### WHAT TO PRODUCE:
Exclude the pictures from your copy, and reproduce each entry below verbatim.

(STORED DATA)

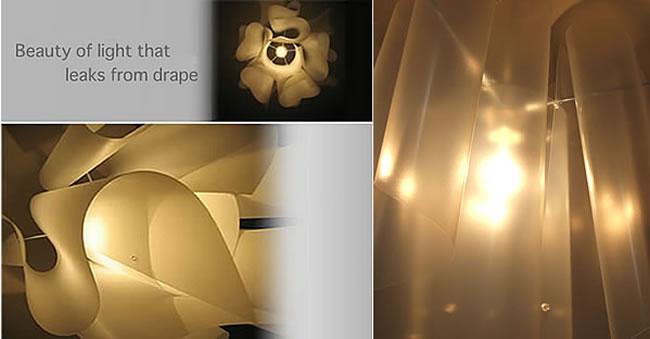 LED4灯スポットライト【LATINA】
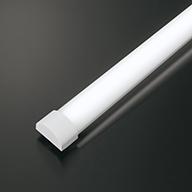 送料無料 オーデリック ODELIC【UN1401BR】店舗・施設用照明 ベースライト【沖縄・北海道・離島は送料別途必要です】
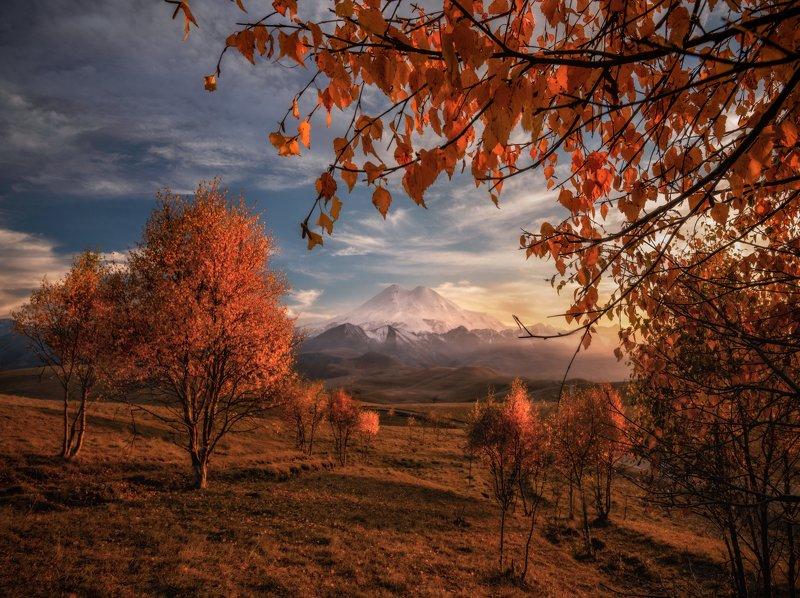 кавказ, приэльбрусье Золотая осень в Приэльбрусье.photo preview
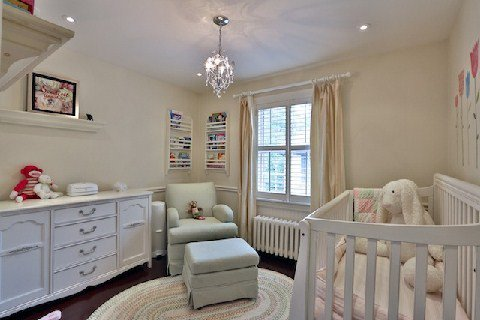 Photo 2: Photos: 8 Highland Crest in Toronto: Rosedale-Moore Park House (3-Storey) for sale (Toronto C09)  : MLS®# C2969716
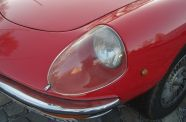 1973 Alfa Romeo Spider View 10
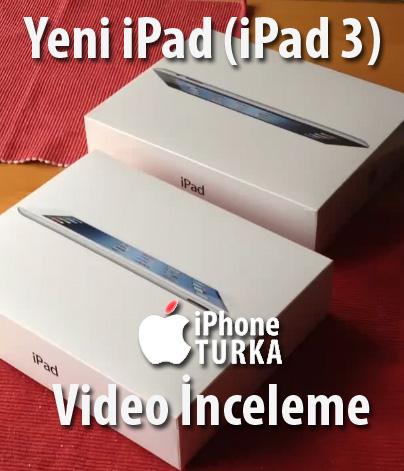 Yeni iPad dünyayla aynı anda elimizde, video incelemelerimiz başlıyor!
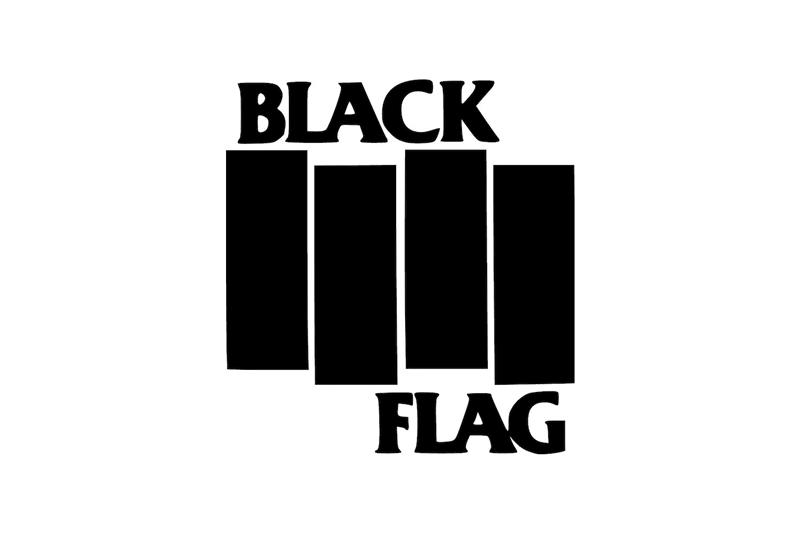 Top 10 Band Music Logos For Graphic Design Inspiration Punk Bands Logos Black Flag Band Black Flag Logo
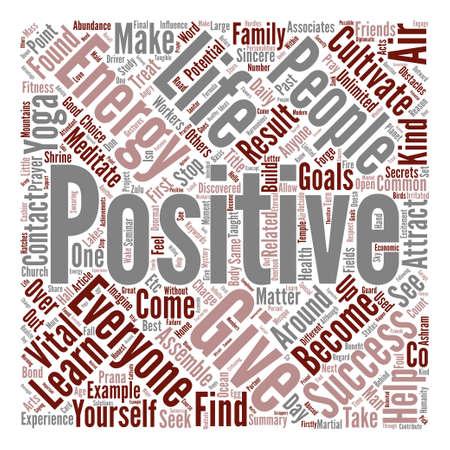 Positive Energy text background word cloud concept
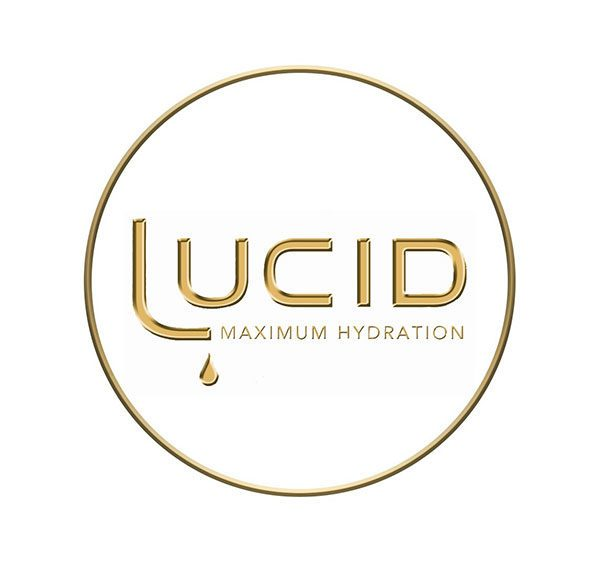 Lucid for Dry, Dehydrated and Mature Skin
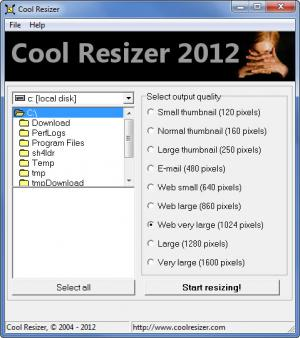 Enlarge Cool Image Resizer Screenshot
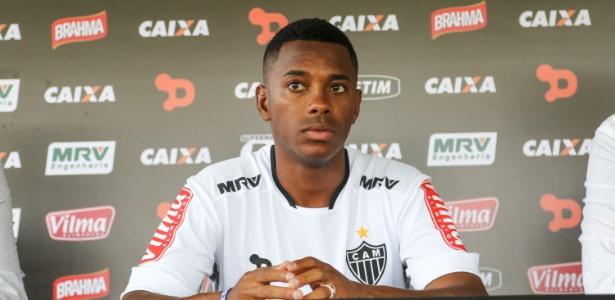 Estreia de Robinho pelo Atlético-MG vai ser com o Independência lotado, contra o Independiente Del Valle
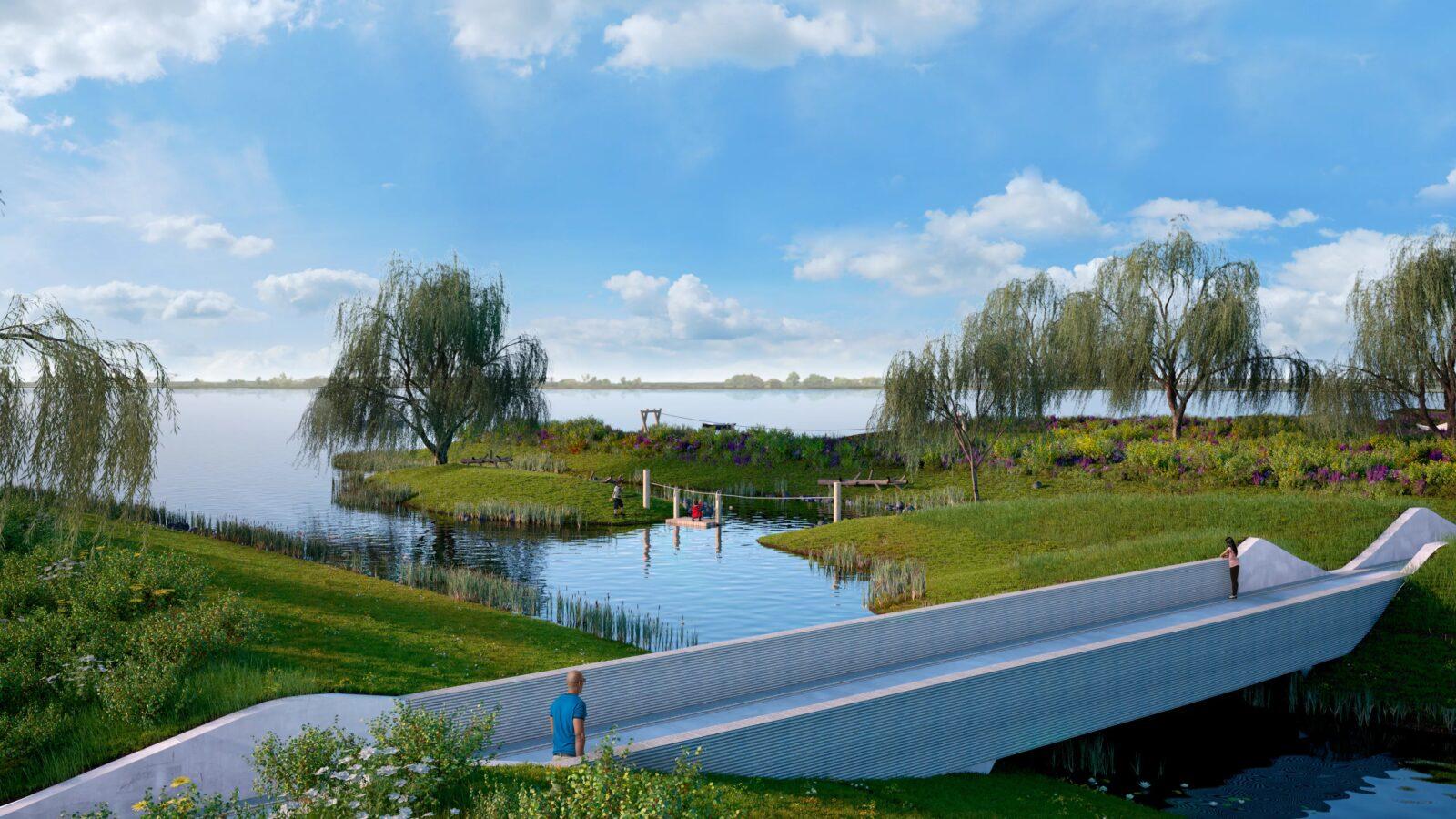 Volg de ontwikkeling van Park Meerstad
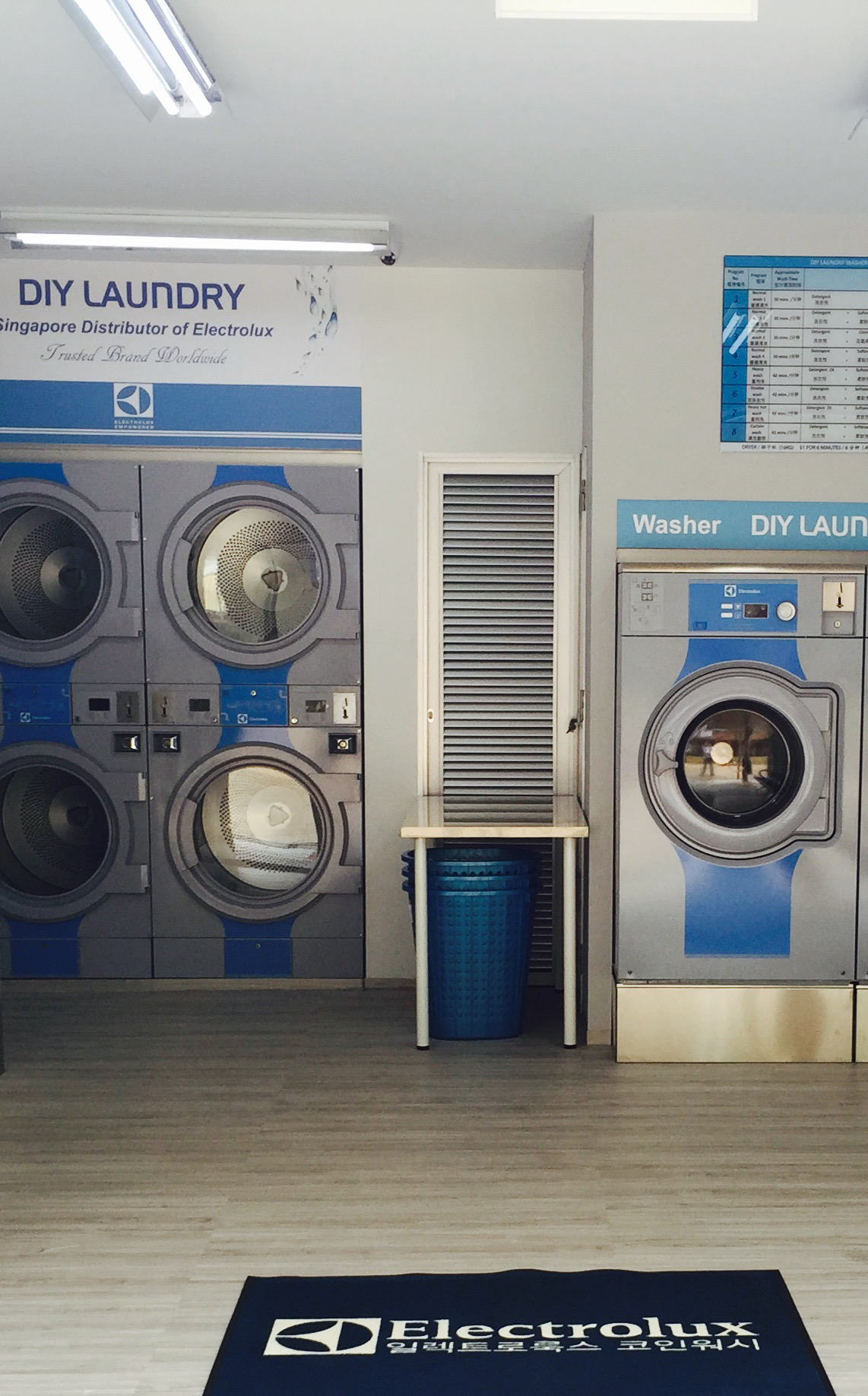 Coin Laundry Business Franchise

(End STORED DATA)

### RESPONSE TO THE TASK:
 LED4灯スポットライト【LATINA】
 送料無料 オーデリック ODELIC【UN1401BR】店舗・施設用照明 ベースライト【沖縄・北海道・離島は送料別途必要です】
 кавказ, приэльбрусье Золотая осень в Приэльбрусье.photo preview
 Photo 2: Photos: 8 Highland Crest in Toronto: Rosedale-Moore Park House (3-Storey) for sale (Toronto C09)  : MLS®# C2969716
 1973 Alfa Romeo Spider View 10
 Yeni iPad dünyayla aynı anda elimizde, video incelemelerimiz başlıyor!
 Top 10 Band Music Logos For Graphic Design Inspiration Punk Bands Logos Black Flag Band Black Flag Logo
 Positive Energy text background word cloud concept
 Lucid for Dry, Dehydrated and Mature Skin
 Enlarge Cool Image Resizer Screenshot
 Estreia de Robinho pelo Atlético-MG vai ser com o Independência lotado, contra o Independiente Del Valle
 Volg de ontwikkeling van Park Meerstad
 Coin Laundry Business Franchise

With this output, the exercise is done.